*** Dataset content ***

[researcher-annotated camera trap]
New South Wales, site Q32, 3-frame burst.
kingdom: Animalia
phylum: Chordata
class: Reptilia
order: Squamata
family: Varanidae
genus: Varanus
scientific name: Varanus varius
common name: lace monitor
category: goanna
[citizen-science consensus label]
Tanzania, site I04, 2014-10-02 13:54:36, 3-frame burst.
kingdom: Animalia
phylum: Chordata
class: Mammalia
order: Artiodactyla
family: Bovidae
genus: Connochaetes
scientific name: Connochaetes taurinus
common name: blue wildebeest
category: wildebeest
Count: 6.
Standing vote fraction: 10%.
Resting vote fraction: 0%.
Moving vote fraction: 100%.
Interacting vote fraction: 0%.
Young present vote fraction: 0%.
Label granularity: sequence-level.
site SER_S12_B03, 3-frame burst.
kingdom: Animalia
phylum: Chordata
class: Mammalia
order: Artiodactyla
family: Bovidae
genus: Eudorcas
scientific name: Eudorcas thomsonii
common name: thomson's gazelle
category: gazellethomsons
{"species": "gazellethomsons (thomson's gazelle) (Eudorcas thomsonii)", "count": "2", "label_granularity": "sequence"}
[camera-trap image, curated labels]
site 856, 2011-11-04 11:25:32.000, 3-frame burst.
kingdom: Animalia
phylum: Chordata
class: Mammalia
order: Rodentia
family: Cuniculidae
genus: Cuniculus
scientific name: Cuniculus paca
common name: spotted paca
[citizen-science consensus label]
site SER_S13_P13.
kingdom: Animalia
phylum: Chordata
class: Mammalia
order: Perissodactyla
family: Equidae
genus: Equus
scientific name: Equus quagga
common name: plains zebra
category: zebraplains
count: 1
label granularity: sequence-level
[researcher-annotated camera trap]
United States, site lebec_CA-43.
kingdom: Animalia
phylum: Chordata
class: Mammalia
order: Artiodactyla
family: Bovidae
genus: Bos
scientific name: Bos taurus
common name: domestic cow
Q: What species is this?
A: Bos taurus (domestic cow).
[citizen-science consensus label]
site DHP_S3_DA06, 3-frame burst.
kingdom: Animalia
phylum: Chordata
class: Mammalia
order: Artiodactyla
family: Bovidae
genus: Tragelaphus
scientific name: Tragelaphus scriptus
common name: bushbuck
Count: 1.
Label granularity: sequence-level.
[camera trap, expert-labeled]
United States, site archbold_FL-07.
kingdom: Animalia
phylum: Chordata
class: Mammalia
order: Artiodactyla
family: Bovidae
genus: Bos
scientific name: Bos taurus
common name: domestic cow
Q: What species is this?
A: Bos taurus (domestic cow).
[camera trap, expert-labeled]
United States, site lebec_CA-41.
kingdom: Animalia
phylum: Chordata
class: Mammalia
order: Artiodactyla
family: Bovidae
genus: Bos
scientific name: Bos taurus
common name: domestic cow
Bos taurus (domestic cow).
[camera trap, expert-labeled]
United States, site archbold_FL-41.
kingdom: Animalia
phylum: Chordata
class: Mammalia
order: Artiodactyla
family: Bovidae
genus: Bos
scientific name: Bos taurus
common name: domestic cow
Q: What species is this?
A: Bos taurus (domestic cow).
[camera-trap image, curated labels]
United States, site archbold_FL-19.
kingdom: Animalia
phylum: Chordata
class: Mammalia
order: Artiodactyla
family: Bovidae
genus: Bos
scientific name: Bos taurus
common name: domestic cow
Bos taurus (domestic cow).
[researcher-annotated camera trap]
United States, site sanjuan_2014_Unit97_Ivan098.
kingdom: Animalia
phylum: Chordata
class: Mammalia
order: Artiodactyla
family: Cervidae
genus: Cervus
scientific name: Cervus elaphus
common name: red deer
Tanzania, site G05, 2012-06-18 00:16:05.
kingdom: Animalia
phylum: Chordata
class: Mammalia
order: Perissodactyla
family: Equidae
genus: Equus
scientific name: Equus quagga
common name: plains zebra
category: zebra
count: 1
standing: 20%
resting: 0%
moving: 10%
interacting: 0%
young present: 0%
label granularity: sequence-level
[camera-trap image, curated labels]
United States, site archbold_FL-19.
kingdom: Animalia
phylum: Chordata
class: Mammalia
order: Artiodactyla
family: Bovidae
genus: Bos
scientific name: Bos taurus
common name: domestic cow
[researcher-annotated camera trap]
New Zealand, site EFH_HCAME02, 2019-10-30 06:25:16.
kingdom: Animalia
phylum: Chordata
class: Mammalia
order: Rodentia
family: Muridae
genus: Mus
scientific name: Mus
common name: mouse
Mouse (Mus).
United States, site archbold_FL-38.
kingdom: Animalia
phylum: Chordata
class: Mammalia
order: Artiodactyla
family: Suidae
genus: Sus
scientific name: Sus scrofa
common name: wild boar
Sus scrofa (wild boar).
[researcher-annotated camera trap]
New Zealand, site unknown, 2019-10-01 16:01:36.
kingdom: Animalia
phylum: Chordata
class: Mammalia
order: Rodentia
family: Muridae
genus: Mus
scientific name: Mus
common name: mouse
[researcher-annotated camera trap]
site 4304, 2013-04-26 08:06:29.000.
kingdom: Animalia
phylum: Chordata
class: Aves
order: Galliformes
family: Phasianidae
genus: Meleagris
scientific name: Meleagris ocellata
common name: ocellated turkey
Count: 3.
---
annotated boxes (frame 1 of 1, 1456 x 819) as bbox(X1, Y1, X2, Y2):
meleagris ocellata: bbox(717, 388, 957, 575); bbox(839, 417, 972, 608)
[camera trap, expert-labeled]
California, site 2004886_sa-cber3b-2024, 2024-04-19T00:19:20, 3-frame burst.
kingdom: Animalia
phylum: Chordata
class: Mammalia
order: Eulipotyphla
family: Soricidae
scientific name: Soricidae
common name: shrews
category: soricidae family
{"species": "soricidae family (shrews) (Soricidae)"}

*** End of Dataset content ***

Copy every record verbatim.

[researcher-annotated camera trap]
New South Wales, site Q32, 3-frame burst.
kingdom: Animalia
phylum: Chordata
class: Reptilia
order: Squamata
family: Varanidae
genus: Varanus
scientific name: Varanus varius
common name: lace monitor
category: goanna
[citizen-science consensus label]
Tanzania, site I04, 2014-10-02 13:54:36, 3-frame burst.
kingdom: Animalia
phylum: Chordata
class: Mammalia
order: Artiodactyla
family: Bovidae
genus: Connochaetes
scientific name: Connochaetes taurinus
common name: blue wildebeest
category: wildebeest
Count: 6.
Standing vote fraction: 10%.
Resting vote fraction: 0%.
Moving vote fraction: 100%.
Interacting vote fraction: 0%.
Young present vote fraction: 0%.
Label granularity: sequence-level.
site SER_S12_B03, 3-frame burst.
kingdom: Animalia
phylum: Chordata
class: Mammalia
order: Artiodactyla
family: Bovidae
genus: Eudorcas
scientific name: Eudorcas thomsonii
common name: thomson's gazelle
category: gazellethomsons
{"species": "gazellethomsons (thomson's gazelle) (Eudorcas thomsonii)", "count": "2", "label_granularity": "sequence"}
[camera-trap image, curated labels]
site 856, 2011-11-04 11:25:32.000, 3-frame burst.
kingdom: Animalia
phylum: Chordata
class: Mammalia
order: Rodentia
family: Cuniculidae
genus: Cuniculus
scientific name: Cuniculus paca
common name: spotted paca
[citizen-science consensus label]
site SER_S13_P13.
kingdom: Animalia
phylum: Chordata
class: Mammalia
order: Perissodactyla
family: Equidae
genus: Equus
scientific name: Equus quagga
common name: plains zebra
category: zebraplains
count: 1
label granularity: sequence-level
[researcher-annotated camera trap]
United States, site lebec_CA-43.
kingdom: Animalia
phylum: Chordata
class: Mammalia
order: Artiodactyla
family: Bovidae
genus: Bos
scientific name: Bos taurus
common name: domestic cow
Q: What species is this?
A: Bos taurus (domestic cow).
[citizen-science consensus label]
site DHP_S3_DA06, 3-frame burst.
kingdom: Animalia
phylum: Chordata
class: Mammalia
order: Artiodactyla
family: Bovidae
genus: Tragelaphus
scientific name: Tragelaphus scriptus
common name: bushbuck
Count: 1.
Label granularity: sequence-level.
[camera trap, expert-labeled]
United States, site archbold_FL-07.
kingdom: Animalia
phylum: Chordata
class: Mammalia
order: Artiodactyla
family: Bovidae
genus: Bos
scientific name: Bos taurus
common name: domestic cow
Q: What species is this?
A: Bos taurus (domestic cow).
[camera trap, expert-labeled]
United States, site lebec_CA-41.
kingdom: Animalia
phylum: Chordata
class: Mammalia
order: Artiodactyla
family: Bovidae
genus: Bos
scientific name: Bos taurus
common name: domestic cow
Bos taurus (domestic cow).
[camera trap, expert-labeled]
United States, site archbold_FL-41.
kingdom: Animalia
phylum: Chordata
class: Mammalia
order: Artiodactyla
family: Bovidae
genus: Bos
scientific name: Bos taurus
common name: domestic cow
Q: What species is this?
A: Bos taurus (domestic cow).
[camera-trap image, curated labels]
United States, site archbold_FL-19.
kingdom: Animalia
phylum: Chordata
class: Mammalia
order: Artiodactyla
family: Bovidae
genus: Bos
scientific name: Bos taurus
common name: domestic cow
Bos taurus (domestic cow).
[researcher-annotated camera trap]
United States, site sanjuan_2014_Unit97_Ivan098.
kingdom: Animalia
phylum: Chordata
class: Mammalia
order: Artiodactyla
family: Cervidae
genus: Cervus
scientific name: Cervus elaphus
common name: red deer
Tanzania, site G05, 2012-06-18 00:16:05.
kingdom: Animalia
phylum: Chordata
class: Mammalia
order: Perissodactyla
family: Equidae
genus: Equus
scientific name: Equus quagga
common name: plains zebra
category: zebra
count: 1
standing: 20%
resting: 0%
moving: 10%
interacting: 0%
young present: 0%
label granularity: sequence-level
[camera-trap image, curated labels]
United States, site archbold_FL-19.
kingdom: Animalia
phylum: Chordata
class: Mammalia
order: Artiodactyla
family: Bovidae
genus: Bos
scientific name: Bos taurus
common name: domestic cow
[researcher-annotated camera trap]
New Zealand, site EFH_HCAME02, 2019-10-30 06:25:16.
kingdom: Animalia
phylum: Chordata
class: Mammalia
order: Rodentia
family: Muridae
genus: Mus
scientific name: Mus
common name: mouse
Mouse (Mus).
United States, site archbold_FL-38.
kingdom: Animalia
phylum: Chordata
class: Mammalia
order: Artiodactyla
family: Suidae
genus: Sus
scientific name: Sus scrofa
common name: wild boar
Sus scrofa (wild boar).
[researcher-annotated camera trap]
New Zealand, site unknown, 2019-10-01 16:01:36.
kingdom: Animalia
phylum: Chordata
class: Mammalia
order: Rodentia
family: Muridae
genus: Mus
scientific name: Mus
common name: mouse
[researcher-annotated camera trap]
site 4304, 2013-04-26 08:06:29.000.
kingdom: Animalia
phylum: Chordata
class: Aves
order: Galliformes
family: Phasianidae
genus: Meleagris
scientific name: Meleagris ocellata
common name: ocellated turkey
Count: 3.
---
annotated boxes (frame 1 of 1, 1456 x 819) as bbox(X1, Y1, X2, Y2):
meleagris ocellata: bbox(717, 388, 957, 575); bbox(839, 417, 972, 608)
[camera trap, expert-labeled]
California, site 2004886_sa-cber3b-2024, 2024-04-19T00:19:20, 3-frame burst.
kingdom: Animalia
phylum: Chordata
class: Mammalia
order: Eulipotyphla
family: Soricidae
scientific name: Soricidae
common name: shrews
category: soricidae family
{"species": "soricidae family (shrews) (Soricidae)"}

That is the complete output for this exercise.